**Document:**
Loading metadata. To work with external data sources, you need to perform queries to sources via JDBC or Java table structures. To store information on tables and data types used for local storage and access to external data sources via JDBC, an API is used to load and view this information in a local Dimension DB metadata storage file.

The APIs for writing data only work with the local Berkley DB key-value data storage. API methods for reading data can work with both local Berkley DB storage and external data sources via JDBC using automatic generation of SQL queries.

Table 5. Supported databases for working with API in Dimension DB

№	Dimension DB API support	Database	Database type
1	Read/Write	Berkley DB	key-value
2	Read	ClickHouse	analytical
3	Read	Oracle	relational
4	Read	PostgreSQL	relational
5	Read	Microsoft SQL Server	relational
6	Read	MySQL	relational

Before you start writing data, you need to set storage parameters and metadata for tables and columns in the SProfile object.

The database table configuration allows you to switch between global and local indexing, and enable or disable data compression on the fly. This is achieved by placing storage type metadata in the block header for both indexing types and a flag to enable or disable compression.

**Description of the task:**
Copy the Dimension DB text starting with "Table 5. Supported" and going on through "the SProfile object.", renaming "SProfile" to "StorageProfile". The entries have no connection to the Dimension DB text.

**Provided material:**
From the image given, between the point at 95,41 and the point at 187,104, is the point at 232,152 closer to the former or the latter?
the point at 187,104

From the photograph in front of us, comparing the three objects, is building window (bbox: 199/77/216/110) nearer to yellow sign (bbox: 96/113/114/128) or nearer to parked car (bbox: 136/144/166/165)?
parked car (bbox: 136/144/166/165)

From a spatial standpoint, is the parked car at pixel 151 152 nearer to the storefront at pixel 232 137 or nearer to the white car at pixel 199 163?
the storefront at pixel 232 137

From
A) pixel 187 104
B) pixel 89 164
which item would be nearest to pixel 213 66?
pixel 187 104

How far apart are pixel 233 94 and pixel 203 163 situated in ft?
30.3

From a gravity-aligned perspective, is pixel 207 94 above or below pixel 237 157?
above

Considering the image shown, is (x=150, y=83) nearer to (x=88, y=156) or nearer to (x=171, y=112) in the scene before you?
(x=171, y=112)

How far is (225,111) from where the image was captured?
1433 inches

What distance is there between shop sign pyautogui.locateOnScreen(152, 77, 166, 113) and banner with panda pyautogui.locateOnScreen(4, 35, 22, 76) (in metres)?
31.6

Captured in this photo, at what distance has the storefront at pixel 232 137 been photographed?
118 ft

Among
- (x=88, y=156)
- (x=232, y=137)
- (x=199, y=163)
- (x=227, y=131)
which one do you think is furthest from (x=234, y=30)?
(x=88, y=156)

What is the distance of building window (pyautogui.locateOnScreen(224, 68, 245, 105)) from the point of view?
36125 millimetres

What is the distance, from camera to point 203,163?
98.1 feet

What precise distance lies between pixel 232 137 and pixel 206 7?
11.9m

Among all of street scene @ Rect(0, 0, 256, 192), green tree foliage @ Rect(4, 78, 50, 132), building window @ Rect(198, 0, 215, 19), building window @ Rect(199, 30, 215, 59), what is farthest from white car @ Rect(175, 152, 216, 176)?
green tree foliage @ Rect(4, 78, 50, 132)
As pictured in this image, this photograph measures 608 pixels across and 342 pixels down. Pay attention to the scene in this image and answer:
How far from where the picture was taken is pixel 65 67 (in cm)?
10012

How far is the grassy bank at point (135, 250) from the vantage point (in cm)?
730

**Full solution:**
Table 5. Supported databases for working with API in Dimension DB

№	Dimension DB API support	Database	Database type
1	Read/Write	Berkley DB	key-value
2	Read	ClickHouse	analytical
3	Read	Oracle	relational
4	Read	PostgreSQL	relational
5	Read	Microsoft SQL Server	relational
6	Read	MySQL	relational

Before you start writing data, you need to set storage parameters and metadata for tables and columns in the StorageProfile object.